A sign that points to your self-esteem being low is if you gain a sense of pride from identifying with people, structures, or ideas that you have very little to do with. For example, you might name drop, where you try to look good in the eyes of others by associating yourself with the accomplishments and prestige of this other person. Or you might fanatically root for a sports team, using the adjective ‘we’ when talking about their achievements, living and dying with the results of games you do not take any part in.

Examples of this sort of self-esteem by association are endless, but what they all have in common is that you hitch your wagon to a star that you in reality do not influence at all. You are in no way responsible for successes or failures, yet live vicariously through them. The obvious draw to this strategy for increasing self-esteem is that you don’t have to do any of your own work hard work of self-actualization. Even if you have no real talents or skills of your own you can just align yourself with people or structures who do and at least at a superficial level you feel you do too.

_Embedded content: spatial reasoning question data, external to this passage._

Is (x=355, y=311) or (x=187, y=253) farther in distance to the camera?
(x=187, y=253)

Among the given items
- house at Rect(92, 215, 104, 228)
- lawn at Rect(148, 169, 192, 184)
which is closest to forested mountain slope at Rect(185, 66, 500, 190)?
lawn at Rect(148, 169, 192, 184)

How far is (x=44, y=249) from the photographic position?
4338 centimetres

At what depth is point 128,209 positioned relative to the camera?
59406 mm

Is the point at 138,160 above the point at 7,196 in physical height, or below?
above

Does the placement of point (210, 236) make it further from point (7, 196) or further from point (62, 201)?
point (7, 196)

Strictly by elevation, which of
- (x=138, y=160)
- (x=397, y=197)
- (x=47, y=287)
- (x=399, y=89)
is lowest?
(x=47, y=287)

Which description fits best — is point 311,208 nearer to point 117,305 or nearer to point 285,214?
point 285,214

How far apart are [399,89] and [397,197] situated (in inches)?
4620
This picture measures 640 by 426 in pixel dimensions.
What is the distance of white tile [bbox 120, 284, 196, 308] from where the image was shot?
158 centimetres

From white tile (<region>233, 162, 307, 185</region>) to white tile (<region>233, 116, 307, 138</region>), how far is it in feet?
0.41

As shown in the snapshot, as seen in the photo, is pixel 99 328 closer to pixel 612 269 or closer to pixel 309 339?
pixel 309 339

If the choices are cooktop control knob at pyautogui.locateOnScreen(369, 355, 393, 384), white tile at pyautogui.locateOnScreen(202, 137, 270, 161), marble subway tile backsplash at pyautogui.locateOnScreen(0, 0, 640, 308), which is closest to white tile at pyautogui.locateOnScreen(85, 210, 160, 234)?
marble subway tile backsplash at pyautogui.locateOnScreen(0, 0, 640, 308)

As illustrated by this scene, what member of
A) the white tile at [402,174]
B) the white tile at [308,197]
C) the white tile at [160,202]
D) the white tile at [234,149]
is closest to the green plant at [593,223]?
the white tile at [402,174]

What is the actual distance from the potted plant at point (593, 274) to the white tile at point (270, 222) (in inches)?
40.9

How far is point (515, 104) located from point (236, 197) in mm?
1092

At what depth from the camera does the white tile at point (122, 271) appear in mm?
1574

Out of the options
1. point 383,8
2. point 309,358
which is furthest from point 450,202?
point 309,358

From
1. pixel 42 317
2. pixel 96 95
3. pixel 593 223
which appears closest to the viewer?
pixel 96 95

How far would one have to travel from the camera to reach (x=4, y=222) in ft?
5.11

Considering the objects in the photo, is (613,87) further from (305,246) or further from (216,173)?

Obviously this is a really bad strategy for long term self-esteem though, which should be pretty obvious from the fact that there is no ‘self’ in any entity external to you. The only way to authentically increase self-esteem is by developing your abilities from within, increasing your own sense of power and efficacy. When you try to take them from without you are always in a precarious position because you have no ability to influence events. All you can do is stand by and hope for the best. If external variables change your flimsy self-esteem changes right along with them.

A predictable response to the philosophical attitude that self-esteem needs to be generated individually from within is that we all need to identify with and believe in something bigger than ourselves, like God or a country. From a humanistic standpoint this is not true and the way for every person to find meaning is to develop his or her own powers as fully as possible over the lifespan, but even if we agree that identifying with something bigger than ourselves is healthy, the point of this article is that the identification is fraudulent when you aren’t taking an active role in the process. You are just a spectator, an observer, a ghost, and your presence or absence would have little or no effect on the situation.

The only lasting way to increase and maintain self-esteem is to start from within rather than from without, having the courage to unfold your own gifts, risking personal failure and disappointment along the way. Self-esteem derived from your individual human powers can’t be taken from you because it is uniquely yours.